This wasn’t the first time I’d worn a Che T-shirt–I’d worn a different one during my taping of an MTV Unplugged show, which I’d taped with the Roots. I didn’t really think much of it. Her question–don’t you feel funny?–caught me off guard and I didn’t have an answer for

her. The conversation moved on, but before she left she gave me a copy of an essay she wrote about me for a book about classic albums. The essay was about three of my albums: Reasonable Doubt, Vol. 3 . . . Life and Times of S. Carter, and The Blueprint. That night I went home and read it. Here are some highlights:

On “Dope Man” he calls himself, “the soul of Mumia” in this modern-day time. I don’t think so.

And:

Jay-Z is convincing. When he raps, “I’m representing for the seat where Rosa Parks sat / where Malcolm X was shot / where Martin Luther was popped” on “The Ruler’s Back,” you almost believe him.

And, referring to my MTV Unplugged show:

When he rocks his Guevara shirt and a do-rag, squint and you see a revolutionary. But open your eyes to the platinum chain around his neck: Jay-Z is a hustler.

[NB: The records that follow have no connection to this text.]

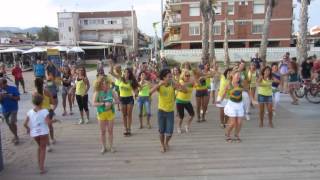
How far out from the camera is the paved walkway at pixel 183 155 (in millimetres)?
6209

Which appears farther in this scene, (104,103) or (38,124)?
(104,103)

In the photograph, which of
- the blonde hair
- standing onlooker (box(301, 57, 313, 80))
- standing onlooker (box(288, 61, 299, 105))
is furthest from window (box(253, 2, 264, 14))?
the blonde hair

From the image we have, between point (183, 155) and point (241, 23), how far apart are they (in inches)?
1974

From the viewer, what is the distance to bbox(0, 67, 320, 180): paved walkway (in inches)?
244

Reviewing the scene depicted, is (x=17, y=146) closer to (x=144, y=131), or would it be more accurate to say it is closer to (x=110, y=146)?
(x=110, y=146)

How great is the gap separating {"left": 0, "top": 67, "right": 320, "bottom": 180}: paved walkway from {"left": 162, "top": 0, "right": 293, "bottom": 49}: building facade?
46.4 meters

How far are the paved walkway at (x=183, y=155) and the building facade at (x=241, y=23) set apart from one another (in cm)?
4639

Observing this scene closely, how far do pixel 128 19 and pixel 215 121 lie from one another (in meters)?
81.3

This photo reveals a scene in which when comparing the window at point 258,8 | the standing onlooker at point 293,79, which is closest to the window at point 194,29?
the window at point 258,8

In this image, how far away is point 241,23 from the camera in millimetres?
54719

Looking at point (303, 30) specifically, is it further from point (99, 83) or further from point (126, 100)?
point (99, 83)

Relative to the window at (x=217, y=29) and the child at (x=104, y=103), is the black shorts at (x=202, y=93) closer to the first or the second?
the child at (x=104, y=103)

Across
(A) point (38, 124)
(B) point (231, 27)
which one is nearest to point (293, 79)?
(A) point (38, 124)

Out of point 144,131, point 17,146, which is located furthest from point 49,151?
point 144,131
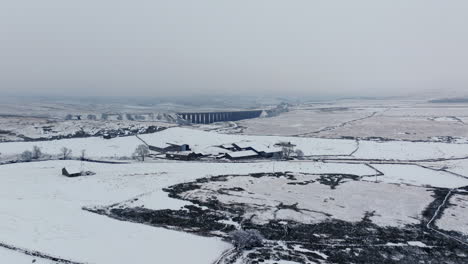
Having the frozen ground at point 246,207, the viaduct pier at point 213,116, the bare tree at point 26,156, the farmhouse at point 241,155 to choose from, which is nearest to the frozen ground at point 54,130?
the frozen ground at point 246,207

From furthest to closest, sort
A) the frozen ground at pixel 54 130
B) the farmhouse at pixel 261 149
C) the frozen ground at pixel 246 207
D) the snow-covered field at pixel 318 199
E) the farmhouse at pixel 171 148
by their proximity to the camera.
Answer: the frozen ground at pixel 54 130, the farmhouse at pixel 171 148, the farmhouse at pixel 261 149, the snow-covered field at pixel 318 199, the frozen ground at pixel 246 207

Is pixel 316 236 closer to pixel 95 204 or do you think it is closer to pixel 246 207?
pixel 246 207

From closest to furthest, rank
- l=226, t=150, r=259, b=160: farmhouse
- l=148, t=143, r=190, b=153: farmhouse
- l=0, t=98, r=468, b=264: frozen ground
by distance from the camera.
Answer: l=0, t=98, r=468, b=264: frozen ground, l=226, t=150, r=259, b=160: farmhouse, l=148, t=143, r=190, b=153: farmhouse

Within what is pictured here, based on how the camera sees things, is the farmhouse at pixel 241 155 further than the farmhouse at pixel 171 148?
→ No

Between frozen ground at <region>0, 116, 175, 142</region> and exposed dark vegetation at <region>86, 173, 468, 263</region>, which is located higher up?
frozen ground at <region>0, 116, 175, 142</region>

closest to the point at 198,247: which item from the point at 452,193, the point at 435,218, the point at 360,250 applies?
the point at 360,250

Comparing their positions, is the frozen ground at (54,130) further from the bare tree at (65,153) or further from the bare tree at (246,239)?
the bare tree at (246,239)

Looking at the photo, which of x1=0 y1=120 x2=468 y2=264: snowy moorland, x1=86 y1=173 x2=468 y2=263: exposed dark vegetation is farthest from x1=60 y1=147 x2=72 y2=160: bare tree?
x1=86 y1=173 x2=468 y2=263: exposed dark vegetation

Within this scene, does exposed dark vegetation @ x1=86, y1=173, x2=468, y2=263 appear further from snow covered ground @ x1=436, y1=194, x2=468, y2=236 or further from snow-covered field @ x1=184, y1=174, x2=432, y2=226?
snow covered ground @ x1=436, y1=194, x2=468, y2=236

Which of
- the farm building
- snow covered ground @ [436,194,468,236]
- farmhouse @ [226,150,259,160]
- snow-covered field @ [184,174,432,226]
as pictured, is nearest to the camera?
snow covered ground @ [436,194,468,236]

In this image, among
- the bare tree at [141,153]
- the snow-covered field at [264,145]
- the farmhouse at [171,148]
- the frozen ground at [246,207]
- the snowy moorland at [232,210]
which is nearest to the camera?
the snowy moorland at [232,210]
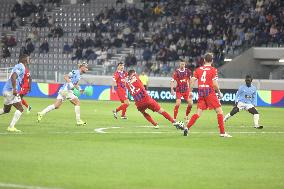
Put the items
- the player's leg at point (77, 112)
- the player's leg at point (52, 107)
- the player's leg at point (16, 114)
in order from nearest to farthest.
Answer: the player's leg at point (16, 114)
the player's leg at point (77, 112)
the player's leg at point (52, 107)

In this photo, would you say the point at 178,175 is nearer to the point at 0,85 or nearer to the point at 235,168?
the point at 235,168

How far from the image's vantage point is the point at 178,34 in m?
47.3

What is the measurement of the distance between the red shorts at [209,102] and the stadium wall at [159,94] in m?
20.0

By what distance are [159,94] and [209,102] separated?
23.4 metres

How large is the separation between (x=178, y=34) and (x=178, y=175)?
35101 millimetres

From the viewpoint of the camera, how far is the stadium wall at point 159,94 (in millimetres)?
40250

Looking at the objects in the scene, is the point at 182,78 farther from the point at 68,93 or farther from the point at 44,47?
the point at 44,47

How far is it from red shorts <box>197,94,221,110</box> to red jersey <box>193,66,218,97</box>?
0.11 meters

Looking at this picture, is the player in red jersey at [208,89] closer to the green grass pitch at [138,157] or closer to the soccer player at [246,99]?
the green grass pitch at [138,157]

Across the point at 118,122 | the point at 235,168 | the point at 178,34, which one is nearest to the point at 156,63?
the point at 178,34

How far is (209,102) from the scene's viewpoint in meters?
20.3

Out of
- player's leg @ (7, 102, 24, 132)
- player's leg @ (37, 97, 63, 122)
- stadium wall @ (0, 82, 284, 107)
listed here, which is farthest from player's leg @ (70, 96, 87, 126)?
stadium wall @ (0, 82, 284, 107)

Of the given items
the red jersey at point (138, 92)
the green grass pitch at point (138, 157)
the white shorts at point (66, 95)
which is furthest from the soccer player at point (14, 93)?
the white shorts at point (66, 95)

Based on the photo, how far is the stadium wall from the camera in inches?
1585
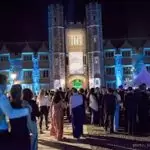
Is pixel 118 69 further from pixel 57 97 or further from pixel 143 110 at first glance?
pixel 57 97

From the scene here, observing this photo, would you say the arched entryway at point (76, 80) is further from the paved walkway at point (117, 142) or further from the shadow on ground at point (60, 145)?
the shadow on ground at point (60, 145)

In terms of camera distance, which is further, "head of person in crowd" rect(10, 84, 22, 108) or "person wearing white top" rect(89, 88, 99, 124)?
"person wearing white top" rect(89, 88, 99, 124)

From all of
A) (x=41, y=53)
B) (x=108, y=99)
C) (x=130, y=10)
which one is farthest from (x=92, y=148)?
(x=130, y=10)

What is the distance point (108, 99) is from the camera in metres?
17.8

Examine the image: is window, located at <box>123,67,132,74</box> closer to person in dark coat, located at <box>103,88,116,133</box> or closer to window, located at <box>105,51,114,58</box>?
window, located at <box>105,51,114,58</box>

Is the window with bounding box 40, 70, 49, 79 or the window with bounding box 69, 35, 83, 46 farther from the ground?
the window with bounding box 69, 35, 83, 46

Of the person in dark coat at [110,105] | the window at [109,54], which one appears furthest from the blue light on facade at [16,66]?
the person in dark coat at [110,105]

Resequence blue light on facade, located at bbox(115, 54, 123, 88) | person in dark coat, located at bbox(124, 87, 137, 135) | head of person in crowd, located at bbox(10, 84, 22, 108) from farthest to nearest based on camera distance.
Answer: blue light on facade, located at bbox(115, 54, 123, 88) < person in dark coat, located at bbox(124, 87, 137, 135) < head of person in crowd, located at bbox(10, 84, 22, 108)

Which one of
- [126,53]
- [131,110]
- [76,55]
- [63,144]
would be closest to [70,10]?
[76,55]

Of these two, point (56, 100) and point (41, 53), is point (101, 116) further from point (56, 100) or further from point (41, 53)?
point (41, 53)

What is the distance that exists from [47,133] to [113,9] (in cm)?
5848

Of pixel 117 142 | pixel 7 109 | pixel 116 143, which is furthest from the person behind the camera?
pixel 117 142

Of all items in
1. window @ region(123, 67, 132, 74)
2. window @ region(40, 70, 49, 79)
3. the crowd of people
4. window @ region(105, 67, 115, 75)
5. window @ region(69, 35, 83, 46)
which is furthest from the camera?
window @ region(40, 70, 49, 79)

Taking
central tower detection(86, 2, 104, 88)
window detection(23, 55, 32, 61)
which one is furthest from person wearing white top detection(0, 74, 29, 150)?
window detection(23, 55, 32, 61)
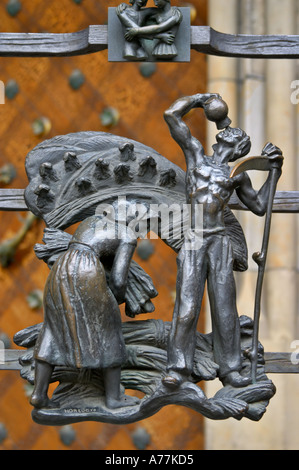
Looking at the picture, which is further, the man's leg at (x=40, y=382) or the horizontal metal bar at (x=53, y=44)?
the horizontal metal bar at (x=53, y=44)

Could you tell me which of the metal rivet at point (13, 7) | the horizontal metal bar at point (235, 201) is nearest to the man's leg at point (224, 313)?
the horizontal metal bar at point (235, 201)

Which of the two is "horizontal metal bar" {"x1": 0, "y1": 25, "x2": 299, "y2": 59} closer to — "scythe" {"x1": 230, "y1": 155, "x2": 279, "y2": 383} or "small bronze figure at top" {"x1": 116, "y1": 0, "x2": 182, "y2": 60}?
"small bronze figure at top" {"x1": 116, "y1": 0, "x2": 182, "y2": 60}

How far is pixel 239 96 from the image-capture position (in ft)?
8.60

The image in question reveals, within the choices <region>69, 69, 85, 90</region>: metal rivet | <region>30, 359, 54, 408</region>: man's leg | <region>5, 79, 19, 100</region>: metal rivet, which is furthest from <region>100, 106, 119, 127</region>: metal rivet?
<region>30, 359, 54, 408</region>: man's leg

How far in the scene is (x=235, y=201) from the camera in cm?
236

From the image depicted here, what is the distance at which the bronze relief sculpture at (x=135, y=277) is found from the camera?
79.7 inches

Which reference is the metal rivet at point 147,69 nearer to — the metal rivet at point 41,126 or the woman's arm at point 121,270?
the metal rivet at point 41,126

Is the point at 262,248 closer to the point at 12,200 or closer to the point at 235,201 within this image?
the point at 235,201

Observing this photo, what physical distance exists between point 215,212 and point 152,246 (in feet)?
2.15

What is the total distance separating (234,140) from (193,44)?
236 millimetres

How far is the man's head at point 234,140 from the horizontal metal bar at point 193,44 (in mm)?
209

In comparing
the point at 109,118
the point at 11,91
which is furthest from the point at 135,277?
the point at 11,91

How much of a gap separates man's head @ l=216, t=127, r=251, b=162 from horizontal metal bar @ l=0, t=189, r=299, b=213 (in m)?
0.21

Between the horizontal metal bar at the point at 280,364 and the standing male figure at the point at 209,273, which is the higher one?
the standing male figure at the point at 209,273
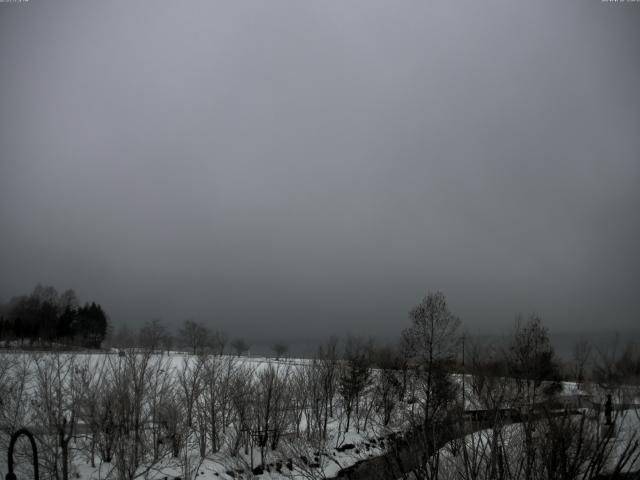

Wow. I could’ve dismissed her as a hater; I remember her going on about “bling-bling,” which was just too easy, and, honestly, even after reading her essays I was mostly thinking, “It’s a T-shirt. You’re buggin.” But I was fascinated by the piece and thought some more about what she was saying. It stuck with me and that night I turned it around in my head.

We Rebellious, We Back Home

One of Big’s genius lines wasn’t even a rhyme, it was in the ad lib to “Juicy,” his first big hit:

Yeah, this album

is dedicated to all the teachers that told me I’d never amount to nothin, to all the people that lived above the building that I was hustlin in front of that called the police on me when I was just tryin to make some money to feed my daughters, and all the niggas in the struggle.

I loved that he described what a lot of hustlers were going through in the streets–dissed and feared by teachers and parents and neighbors and cops, broke, working a corner to try to get some bread for basic shit–as more than some glamorous alternative to having a real job.

He elevated it to “the struggle.” That’s a loaded term. It’s usually used to talk about civil rights or black power–the seat where Rosa Parks sat / where Malcom X was shot / where Martin Luther was popped–not the kind of nickel-and-dime, just-to-get-by struggle that Biggie was talking about. Our struggle wasn’t organized or even coherent. There were no leaders of this “movement.” There wasn’t even a list of demands. Our struggle was truly a something-out-of-nothing, do-or-die situation. The fucked-up thing was that it led some of us to sell drugs on our own blocks and get caught up in the material spoils of that life. It was definitely different, less easily defined, less pure, and harder to celebrate than a simple call for revolution. But in their way, Biggie’s words made an even more desperate case for some kind of change. Che was coming from the perspective, “We deserve these rights; we are ready to lead.” We were coming from the perspective, “We need some kind of opportunity, we are ready to die.” The connections between the two kinds of struggles weren’t necessarily clear to me yet, but they were on my mind.

The Renegade, You Been Afraid

The day after the listening session, Just finally played a track for me. It opened with some dark minor organ notes and then flooded them with brassy chords that felt like the end of the world. It was beautiful. When a track is right, I feel like it’s mine from the second I hear it. I own it. This was the record I’d been waiting for. I spit two quick verses on it–no hook, no chorus, just two verses, because we were running out of time to get the album done and mastered and released on schedule. I called it “Public Service Announcement.”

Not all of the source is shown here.